Given passage.
_ _ _ _ _

Of course it is just Brenda Fricker that we see on screen. One of the comments The Swallow seems to get again and again is that she holds the audience for its entirety like few other actresses could..

“In retrospect now, it’s impossible to imagine the film with anybody else but I wrote the film and got it funded before I had cast anybody or had even thought of approaching Brenda.

“But we were sitting at home one night watching RTE and Brenda was on the Tommy Tiernan show.

“She spoke incredibly well and really compellingly about the experience of living alone and the way that it had its challenges but she made no apologies for her life or her lifestyle and just spoke about her mental health challenges and just giving insight into what it is to be a 70 something year old woman living on her own in a way that society doesn’t really talk about very much.

“My partner just kind of whacked me on the shoulder and said, ‘You need her for that film’ which I wouldn’t have dared think about really myself but with a bit of encouragement, I realised that this was exactly the person who I needed and somebody who could really bring their own lived experience to this kind of fictional character that I had sketched out.

“Through the networks of the Irish film industry, I was able to get hold of her and have a conversation.

“And Brenda was very open to the idea from the get go.

“I think she appreciated the idea of somebody making a film that wasn’t casting her as a mammy or as a granny or anything, any of those other kind of roles that she’s been associated with but this was a role that would draw on her lived experience, her actual experience of not being a mammy, not being a granny but somebody on her own terms.

“And I think any actor would relish the thought of having a whole film to themselves.

“It’s daunting for an actor, for sure but getting to inhabit an entire film is a particular challenge that she was definitely up for and brought an awful lot to the process.”

So it had little to do with Brenda’s work in great films like My Left Foot but more you seeing how she was the character in a lot of ways..

“Yeah, well it didn’t need a huge transformation.

“I’m limited in terms of what I can write into the life and thoughts and being of an older woman.

“I need somebody who knows that intimately to explain what that is.

“Brenda was able to really bring a lot and hit the ground running and tell me things that I wouldn’t have guessed at or understood just from my own imaginings.”

Perhaps it’s truer to say that she is the only human character on screen as she does have company. Did she bring her own dog or where did the dog in the film come from?

“Yeah, I went to Dublin to meet her in her house early in the process.

“It was the first time we met actually and Juno was there.

“Juno was extremely obedient, extremely charismatic and with that, the character had a dog called Juno.

“It’s something that I wouldn’t have thought of.

_ _ _ _ _

Written task.
Rewrite the interview between "So it had little" and "in the process.", inclusive, changing "Dublin" to "Galway".

_ _ _ _ _

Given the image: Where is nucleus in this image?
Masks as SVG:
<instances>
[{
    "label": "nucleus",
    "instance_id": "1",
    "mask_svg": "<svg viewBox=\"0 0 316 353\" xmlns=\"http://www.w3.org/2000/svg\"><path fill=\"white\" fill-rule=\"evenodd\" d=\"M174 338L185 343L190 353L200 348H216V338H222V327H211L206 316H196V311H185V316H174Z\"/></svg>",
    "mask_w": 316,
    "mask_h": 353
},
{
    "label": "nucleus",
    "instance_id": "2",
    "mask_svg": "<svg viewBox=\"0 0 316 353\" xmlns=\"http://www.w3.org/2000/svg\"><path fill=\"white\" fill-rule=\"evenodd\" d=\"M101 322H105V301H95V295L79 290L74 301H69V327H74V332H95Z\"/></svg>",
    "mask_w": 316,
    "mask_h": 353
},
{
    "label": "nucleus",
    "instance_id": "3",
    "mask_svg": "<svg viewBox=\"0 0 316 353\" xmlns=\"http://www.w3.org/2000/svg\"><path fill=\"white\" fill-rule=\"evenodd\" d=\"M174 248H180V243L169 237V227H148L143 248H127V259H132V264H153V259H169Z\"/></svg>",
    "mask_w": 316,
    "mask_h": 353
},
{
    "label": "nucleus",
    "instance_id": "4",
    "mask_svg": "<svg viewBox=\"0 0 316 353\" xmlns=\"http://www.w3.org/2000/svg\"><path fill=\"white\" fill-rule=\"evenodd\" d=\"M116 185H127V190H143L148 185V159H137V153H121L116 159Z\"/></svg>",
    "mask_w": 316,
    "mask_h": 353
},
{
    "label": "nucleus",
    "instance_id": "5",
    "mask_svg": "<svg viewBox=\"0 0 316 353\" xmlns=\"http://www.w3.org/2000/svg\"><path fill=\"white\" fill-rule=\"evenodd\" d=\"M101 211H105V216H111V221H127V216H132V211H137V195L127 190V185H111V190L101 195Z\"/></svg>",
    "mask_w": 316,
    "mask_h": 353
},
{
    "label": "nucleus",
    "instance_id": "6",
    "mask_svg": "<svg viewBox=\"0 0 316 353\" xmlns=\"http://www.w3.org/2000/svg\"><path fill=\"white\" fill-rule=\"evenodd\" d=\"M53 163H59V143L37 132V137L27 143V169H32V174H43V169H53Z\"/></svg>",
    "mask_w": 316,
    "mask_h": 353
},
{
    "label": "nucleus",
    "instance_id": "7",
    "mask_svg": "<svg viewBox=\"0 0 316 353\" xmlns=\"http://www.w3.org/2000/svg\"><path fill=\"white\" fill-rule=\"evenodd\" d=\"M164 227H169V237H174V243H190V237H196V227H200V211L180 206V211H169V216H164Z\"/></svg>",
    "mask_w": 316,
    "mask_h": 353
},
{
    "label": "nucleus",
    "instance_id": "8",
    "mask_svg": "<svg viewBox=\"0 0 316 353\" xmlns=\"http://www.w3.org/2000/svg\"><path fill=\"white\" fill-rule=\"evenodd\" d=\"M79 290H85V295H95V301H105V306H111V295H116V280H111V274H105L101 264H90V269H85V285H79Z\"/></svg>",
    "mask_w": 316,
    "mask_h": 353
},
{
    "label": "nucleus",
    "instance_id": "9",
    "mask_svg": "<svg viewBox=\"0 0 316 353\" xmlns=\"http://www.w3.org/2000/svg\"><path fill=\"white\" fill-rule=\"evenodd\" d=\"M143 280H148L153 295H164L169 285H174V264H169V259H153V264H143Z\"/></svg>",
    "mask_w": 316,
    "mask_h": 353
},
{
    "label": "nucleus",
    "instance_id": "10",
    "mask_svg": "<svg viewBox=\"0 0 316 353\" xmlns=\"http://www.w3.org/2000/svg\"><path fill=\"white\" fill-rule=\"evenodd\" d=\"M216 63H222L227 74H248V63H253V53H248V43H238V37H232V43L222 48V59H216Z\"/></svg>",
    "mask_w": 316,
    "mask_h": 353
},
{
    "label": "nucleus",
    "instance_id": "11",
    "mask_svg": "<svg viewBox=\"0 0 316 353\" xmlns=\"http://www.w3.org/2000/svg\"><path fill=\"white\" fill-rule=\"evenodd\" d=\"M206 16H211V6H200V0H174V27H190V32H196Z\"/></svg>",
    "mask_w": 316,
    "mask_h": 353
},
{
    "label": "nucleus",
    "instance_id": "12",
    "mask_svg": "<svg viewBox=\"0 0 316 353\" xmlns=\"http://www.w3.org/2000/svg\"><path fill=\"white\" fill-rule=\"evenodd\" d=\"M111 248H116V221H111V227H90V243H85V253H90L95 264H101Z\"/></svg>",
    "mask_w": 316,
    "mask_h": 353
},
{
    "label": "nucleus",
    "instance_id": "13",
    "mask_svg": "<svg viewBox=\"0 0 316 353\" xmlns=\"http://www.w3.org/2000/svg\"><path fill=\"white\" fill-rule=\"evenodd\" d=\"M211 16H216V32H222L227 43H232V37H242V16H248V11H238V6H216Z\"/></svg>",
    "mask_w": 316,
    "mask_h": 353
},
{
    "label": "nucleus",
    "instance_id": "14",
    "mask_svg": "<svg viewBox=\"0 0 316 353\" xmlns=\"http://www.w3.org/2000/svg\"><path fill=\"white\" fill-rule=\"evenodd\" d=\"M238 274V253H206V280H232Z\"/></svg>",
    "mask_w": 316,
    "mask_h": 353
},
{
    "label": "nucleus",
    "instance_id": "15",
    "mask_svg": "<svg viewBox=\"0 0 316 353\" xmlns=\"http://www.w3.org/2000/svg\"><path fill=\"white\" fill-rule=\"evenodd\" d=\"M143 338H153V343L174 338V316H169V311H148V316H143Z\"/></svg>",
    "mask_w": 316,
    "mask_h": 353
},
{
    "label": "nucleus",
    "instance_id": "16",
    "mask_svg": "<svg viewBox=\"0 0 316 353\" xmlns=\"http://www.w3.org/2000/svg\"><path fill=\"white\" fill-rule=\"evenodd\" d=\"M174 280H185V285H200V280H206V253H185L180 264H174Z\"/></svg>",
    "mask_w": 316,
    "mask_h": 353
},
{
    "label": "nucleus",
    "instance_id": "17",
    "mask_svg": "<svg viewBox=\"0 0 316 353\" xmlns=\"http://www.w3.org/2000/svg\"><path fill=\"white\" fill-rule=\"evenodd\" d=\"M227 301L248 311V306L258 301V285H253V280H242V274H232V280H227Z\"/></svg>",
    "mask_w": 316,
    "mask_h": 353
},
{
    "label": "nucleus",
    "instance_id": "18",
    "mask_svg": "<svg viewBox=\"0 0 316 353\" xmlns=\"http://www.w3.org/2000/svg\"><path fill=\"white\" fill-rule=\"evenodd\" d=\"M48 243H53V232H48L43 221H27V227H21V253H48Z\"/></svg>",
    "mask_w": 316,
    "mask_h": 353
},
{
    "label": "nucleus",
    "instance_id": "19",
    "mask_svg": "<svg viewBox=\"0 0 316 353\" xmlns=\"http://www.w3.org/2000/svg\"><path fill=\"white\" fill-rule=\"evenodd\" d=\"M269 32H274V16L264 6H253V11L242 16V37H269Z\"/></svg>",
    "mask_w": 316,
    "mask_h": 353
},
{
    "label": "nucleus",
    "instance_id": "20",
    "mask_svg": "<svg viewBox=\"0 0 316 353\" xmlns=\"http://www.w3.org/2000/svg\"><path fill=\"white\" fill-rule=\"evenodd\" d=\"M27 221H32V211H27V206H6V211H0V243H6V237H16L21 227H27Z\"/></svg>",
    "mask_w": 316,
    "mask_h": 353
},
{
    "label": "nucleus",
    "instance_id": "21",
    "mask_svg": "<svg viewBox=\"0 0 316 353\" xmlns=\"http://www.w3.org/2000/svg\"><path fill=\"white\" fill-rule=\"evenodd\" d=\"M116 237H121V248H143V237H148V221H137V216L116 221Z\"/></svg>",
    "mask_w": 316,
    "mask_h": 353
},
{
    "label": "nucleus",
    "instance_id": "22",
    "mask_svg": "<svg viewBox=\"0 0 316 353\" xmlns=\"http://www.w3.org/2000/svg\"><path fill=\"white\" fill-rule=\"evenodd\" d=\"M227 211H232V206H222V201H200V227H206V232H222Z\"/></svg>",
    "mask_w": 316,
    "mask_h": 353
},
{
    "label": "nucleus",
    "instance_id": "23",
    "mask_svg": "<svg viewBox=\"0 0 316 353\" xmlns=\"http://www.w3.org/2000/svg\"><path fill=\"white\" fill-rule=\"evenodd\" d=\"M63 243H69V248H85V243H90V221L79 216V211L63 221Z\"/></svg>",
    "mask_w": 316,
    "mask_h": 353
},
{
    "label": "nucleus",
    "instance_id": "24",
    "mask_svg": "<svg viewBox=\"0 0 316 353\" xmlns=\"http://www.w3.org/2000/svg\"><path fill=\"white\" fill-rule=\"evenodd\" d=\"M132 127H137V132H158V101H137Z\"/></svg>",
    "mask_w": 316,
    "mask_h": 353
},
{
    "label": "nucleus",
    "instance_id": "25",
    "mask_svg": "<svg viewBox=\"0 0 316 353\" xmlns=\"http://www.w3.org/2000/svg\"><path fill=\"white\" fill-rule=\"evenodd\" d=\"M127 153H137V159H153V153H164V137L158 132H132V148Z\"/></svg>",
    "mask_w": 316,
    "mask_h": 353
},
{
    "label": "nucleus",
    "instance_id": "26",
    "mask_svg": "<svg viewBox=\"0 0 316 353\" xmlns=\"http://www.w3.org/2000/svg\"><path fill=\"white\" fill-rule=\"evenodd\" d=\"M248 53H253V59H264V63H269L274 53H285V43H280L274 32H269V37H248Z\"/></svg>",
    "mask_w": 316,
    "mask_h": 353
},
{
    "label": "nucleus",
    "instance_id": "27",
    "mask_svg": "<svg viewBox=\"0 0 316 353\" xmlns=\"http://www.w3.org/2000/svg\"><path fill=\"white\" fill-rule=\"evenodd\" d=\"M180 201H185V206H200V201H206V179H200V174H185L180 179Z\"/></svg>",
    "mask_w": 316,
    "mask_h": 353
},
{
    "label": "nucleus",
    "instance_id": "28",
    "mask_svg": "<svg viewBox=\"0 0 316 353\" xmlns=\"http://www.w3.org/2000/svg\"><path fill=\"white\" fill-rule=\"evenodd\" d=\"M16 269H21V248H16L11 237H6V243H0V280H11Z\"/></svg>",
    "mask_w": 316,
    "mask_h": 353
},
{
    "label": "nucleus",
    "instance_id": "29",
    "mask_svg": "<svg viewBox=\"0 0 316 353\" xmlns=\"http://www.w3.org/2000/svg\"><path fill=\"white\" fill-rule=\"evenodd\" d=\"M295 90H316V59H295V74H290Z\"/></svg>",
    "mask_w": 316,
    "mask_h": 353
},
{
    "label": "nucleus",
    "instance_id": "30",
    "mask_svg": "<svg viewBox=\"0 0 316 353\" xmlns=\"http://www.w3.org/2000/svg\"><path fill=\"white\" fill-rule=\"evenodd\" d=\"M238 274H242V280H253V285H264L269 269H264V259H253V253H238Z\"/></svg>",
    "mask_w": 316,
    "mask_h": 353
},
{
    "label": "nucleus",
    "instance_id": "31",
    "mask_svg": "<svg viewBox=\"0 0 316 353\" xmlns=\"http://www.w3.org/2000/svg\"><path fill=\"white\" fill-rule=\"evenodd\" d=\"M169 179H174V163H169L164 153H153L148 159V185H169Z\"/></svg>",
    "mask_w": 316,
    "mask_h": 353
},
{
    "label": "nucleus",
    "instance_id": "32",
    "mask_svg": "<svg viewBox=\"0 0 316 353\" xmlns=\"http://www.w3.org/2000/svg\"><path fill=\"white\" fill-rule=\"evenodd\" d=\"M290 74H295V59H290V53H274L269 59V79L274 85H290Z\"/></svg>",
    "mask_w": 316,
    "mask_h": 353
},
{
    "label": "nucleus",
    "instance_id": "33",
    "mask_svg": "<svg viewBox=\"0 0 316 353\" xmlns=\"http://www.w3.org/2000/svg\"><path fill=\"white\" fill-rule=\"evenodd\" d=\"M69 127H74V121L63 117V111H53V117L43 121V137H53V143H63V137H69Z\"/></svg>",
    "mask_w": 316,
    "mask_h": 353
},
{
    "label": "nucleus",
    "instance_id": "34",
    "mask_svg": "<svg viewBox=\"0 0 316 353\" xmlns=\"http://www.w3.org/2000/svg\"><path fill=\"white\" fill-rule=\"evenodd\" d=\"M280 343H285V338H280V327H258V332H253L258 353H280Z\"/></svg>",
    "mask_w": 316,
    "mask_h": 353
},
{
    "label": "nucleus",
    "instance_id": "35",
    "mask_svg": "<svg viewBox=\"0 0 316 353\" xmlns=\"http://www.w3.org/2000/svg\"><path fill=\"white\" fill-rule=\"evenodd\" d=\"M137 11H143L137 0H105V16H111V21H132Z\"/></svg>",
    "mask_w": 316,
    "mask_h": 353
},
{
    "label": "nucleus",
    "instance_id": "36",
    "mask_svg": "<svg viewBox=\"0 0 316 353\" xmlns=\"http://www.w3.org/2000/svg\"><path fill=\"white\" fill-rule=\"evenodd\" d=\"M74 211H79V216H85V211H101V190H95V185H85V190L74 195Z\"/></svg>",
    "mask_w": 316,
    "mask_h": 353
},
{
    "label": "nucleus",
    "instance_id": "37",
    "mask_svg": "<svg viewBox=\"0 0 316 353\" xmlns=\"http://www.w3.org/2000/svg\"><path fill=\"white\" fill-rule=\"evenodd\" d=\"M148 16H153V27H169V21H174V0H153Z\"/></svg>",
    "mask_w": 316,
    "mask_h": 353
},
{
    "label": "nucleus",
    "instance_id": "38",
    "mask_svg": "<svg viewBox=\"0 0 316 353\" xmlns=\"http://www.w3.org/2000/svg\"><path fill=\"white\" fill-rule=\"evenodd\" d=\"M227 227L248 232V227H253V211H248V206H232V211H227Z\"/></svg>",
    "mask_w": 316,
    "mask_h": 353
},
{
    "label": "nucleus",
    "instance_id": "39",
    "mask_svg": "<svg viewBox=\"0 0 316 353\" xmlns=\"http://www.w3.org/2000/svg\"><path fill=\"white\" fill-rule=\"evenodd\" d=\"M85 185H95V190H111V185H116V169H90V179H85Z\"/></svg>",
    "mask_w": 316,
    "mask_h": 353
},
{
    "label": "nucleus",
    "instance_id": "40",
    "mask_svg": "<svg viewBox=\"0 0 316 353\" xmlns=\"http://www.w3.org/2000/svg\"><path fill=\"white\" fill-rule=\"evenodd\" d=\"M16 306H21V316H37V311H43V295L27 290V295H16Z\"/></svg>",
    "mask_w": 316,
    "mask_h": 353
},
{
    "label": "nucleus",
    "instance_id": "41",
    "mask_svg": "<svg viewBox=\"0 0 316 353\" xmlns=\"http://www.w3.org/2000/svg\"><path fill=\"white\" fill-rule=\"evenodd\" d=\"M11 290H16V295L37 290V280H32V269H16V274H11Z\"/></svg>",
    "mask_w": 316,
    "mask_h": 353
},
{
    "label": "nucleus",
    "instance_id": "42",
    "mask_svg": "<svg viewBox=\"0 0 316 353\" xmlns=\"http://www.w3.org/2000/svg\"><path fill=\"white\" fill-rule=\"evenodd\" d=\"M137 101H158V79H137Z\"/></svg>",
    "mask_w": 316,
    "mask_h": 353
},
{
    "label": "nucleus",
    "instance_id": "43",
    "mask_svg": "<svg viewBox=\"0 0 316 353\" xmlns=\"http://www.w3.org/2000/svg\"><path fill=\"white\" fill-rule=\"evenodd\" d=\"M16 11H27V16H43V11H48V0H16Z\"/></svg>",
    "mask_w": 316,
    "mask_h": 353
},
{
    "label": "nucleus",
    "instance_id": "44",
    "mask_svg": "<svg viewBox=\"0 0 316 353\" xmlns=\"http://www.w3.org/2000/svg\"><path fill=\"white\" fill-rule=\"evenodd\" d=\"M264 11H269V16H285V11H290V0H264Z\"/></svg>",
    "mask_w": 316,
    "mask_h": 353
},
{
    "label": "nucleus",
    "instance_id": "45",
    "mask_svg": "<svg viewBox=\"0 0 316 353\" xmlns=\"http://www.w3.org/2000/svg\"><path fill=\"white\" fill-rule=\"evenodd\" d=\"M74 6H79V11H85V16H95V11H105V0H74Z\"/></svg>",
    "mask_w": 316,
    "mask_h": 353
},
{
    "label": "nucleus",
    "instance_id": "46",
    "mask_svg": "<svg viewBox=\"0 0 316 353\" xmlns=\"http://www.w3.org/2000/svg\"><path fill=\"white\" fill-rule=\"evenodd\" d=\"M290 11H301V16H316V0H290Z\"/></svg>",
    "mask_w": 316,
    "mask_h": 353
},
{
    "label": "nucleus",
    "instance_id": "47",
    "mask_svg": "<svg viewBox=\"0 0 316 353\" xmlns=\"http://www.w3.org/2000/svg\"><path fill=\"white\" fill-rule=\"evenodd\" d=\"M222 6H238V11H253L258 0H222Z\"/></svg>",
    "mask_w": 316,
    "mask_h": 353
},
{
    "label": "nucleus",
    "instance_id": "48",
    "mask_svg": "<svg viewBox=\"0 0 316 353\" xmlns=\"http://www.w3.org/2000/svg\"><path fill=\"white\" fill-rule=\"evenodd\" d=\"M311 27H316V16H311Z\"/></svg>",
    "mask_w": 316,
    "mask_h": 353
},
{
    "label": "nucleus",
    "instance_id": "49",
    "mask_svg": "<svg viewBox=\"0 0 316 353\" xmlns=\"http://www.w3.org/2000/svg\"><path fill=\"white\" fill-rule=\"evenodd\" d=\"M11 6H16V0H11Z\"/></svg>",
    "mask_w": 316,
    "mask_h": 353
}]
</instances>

_ _ _ _ _

Expected answer.
So it had little to do with Brenda’s work in great films like My Left Foot but more you seeing how she was the character in a lot of ways..

“Yeah, well it didn’t need a huge transformation.

“I’m limited in terms of what I can write into the life and thoughts and being of an older woman.

“I need somebody who knows that intimately to explain what that is.

“Brenda was able to really bring a lot and hit the ground running and tell me things that I wouldn’t have guessed at or understood just from my own imaginings.”

Perhaps it’s truer to say that she is the only human character on screen as she does have company. Did she bring her own dog or where did the dog in the film come from?

“Yeah, I went to Galway to meet her in her house early in the process.